Ada "ben de sağlamım" deyince yavaş yavaş saklandıkları yerden kafalarını uzatarak ateş eden kişiye bakmaya çalıştılar. Ve tam o anda o kişi yeniden ateş etti. Mermi Rüzgar'ın saklandığı ağaca gelmişti ve hepsinin ödünü koparmıştı. Yeniden ağacın arkasına saklanan Ege sessizce "erkek" dedi. "Adamlardan birisi. Ada? Bayılmamışlar mıydı bu adamlar?"

"Ne bileyim atlamışım herhalde," dedi sessizce. "Ne var? Siz içerde beş altı adamla ilgilenirken ben on beş adamla ilgilendim. Arada bir tanesini unutmuşum."

"Neyse ne. Nasıl kurtulacağımızı düşünün." Rüzgâr haklıydı. Adam problem değildi, bir şekilde kurtulurlardı ama birazdan polisler gelecekti ve polislerin onları görmemesi lazımdı. Yüzlerinin deşifre olmaması lazımdı.

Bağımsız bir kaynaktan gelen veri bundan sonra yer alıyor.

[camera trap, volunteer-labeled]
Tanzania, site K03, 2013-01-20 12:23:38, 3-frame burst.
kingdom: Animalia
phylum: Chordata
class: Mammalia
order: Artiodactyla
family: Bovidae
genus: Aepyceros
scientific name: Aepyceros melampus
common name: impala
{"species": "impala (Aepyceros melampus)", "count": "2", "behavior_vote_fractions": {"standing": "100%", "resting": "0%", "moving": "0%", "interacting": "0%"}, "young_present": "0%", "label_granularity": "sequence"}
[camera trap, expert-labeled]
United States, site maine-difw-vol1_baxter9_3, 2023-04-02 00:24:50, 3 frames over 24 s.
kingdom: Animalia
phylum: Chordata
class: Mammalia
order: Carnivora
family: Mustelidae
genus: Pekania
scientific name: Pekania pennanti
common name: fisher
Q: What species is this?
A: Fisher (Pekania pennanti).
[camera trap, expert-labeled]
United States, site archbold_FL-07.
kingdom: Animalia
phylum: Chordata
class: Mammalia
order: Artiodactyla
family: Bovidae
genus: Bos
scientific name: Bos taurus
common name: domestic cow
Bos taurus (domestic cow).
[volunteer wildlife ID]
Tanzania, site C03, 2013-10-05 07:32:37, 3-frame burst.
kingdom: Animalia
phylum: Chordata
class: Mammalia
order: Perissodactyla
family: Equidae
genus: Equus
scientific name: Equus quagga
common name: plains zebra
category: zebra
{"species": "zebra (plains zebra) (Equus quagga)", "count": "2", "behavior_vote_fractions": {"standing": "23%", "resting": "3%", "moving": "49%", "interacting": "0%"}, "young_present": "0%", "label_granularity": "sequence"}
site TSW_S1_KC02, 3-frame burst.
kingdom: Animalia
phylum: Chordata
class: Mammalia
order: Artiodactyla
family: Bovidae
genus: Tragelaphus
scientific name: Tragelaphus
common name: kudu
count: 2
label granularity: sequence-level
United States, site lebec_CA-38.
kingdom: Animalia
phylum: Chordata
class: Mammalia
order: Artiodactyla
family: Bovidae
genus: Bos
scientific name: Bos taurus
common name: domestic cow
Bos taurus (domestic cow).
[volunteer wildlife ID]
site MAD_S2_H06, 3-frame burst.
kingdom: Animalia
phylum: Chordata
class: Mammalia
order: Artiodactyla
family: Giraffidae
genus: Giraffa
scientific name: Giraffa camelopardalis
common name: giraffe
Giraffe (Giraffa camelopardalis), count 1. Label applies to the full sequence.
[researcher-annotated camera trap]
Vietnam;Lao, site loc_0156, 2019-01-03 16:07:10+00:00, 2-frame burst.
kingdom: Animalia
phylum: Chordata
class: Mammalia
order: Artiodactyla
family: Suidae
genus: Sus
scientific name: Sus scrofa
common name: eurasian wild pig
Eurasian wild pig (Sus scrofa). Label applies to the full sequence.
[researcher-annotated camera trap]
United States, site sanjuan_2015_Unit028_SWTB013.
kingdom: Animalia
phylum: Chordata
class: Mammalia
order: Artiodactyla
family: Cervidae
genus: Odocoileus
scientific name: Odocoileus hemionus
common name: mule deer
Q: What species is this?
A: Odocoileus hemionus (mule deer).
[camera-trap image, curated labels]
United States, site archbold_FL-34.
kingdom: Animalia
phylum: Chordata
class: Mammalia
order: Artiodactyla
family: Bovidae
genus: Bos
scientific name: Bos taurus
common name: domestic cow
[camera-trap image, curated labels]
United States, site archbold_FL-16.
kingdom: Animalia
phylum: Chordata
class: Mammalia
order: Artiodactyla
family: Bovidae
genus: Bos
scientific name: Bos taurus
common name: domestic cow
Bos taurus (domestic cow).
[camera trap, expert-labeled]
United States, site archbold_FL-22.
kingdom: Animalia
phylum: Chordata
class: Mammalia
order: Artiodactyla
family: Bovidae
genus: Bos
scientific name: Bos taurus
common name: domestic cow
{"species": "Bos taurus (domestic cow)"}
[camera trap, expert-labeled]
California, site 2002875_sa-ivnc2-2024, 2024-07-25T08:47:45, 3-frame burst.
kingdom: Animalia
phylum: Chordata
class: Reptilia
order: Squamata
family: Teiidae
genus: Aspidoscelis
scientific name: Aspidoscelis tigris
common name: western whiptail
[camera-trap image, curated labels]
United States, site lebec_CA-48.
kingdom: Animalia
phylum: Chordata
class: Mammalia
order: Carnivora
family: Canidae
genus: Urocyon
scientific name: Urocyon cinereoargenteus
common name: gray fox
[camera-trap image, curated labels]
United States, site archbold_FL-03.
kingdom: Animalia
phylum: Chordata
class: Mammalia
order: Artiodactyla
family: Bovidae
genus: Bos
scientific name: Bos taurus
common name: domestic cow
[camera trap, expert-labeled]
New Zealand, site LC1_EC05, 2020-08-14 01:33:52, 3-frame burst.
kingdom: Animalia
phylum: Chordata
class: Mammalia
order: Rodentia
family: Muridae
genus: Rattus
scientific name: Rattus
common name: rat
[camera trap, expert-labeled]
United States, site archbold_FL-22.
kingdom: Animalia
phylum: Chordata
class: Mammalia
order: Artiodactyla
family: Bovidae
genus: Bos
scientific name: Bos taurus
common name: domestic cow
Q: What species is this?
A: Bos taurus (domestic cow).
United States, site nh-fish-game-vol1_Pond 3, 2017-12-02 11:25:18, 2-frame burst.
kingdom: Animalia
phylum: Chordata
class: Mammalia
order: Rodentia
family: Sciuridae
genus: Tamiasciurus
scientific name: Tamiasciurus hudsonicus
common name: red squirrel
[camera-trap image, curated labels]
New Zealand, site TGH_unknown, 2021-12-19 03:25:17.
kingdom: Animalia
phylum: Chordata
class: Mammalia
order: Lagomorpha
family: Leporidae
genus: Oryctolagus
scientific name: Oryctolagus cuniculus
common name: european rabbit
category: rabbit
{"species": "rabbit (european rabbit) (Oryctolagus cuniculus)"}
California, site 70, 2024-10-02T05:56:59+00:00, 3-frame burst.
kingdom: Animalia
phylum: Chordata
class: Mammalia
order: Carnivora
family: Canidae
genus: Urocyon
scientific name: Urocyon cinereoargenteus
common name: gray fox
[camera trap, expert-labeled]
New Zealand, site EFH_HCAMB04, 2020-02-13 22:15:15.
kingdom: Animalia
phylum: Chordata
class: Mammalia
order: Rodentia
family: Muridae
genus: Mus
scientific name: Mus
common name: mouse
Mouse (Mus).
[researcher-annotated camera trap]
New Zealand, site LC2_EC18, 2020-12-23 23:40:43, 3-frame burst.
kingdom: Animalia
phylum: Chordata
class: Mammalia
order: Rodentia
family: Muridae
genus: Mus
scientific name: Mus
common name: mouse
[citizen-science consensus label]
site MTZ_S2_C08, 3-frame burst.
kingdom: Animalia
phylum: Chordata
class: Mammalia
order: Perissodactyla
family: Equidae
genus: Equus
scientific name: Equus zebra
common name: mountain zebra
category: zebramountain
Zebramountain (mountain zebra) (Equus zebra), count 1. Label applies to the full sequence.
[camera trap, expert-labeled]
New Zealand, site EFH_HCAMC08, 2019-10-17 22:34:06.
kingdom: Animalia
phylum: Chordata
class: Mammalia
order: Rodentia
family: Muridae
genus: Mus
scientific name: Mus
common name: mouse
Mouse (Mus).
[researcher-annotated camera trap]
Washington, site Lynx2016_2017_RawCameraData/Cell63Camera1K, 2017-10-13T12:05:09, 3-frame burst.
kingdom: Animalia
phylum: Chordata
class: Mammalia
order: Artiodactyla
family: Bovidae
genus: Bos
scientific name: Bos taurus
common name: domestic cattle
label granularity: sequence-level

"Kenan ekibini alıp çıkmış" dedi Ege telefonunu cebine sokarken. "Buradalar birazdan."

Kenan, grubun polis arkadaşıydı. Üçü nasıl çocukluktan beri arkadaşsa Kenan da onların çocukluk arkadaşıydı. Ama o polis olmayı seçti. Bu nedenle de grupla hiçbir zaman vakit geçiremedi. Çünkü grup, çetelerle uğraşıyordu ve bunu illegal yollarla yapıyorlardı. Kenan bu işe karışamazdı.

Fakat arkadaşlarını bırakmamıştı. Hala birlikte çalışıyorlardı ve bunu en gizli şekilde yapıyorlardı. Grup çetelerin içine girerek onları ele veriyor, Kenan ise o çeteyi yakalıyordu. Bu yolla Kenan iki kere terfi almıştı ve hala kimse bu işte nasıl bu kadar iyi olduğunu bilmiyordu. Kimse Kelebekler'in gizli üyesi olduğunu bilmiyordu. Zaten kimse Kelebekler'in kim olduğunu da bilmiyordu. Sadece ismi dolaşıyordu etrafta.

"Arabaya gidemeyiz" dedi Ada, arabayı park ettiği tarafa doğru bakarak. "Çok uzakta ve gidene kadar polislerle karşı karşıya geliriz. Ormana girmek zorundayız."

"Sonra ne olacak?"

Ada omuzlarını yukarı kaldırıp bırakarak Ege'ye baktı. "Yola çıkar otostop çekeriz. Bizim arabayı didik didik edeceklerinden başka araba bulmak zorundayız."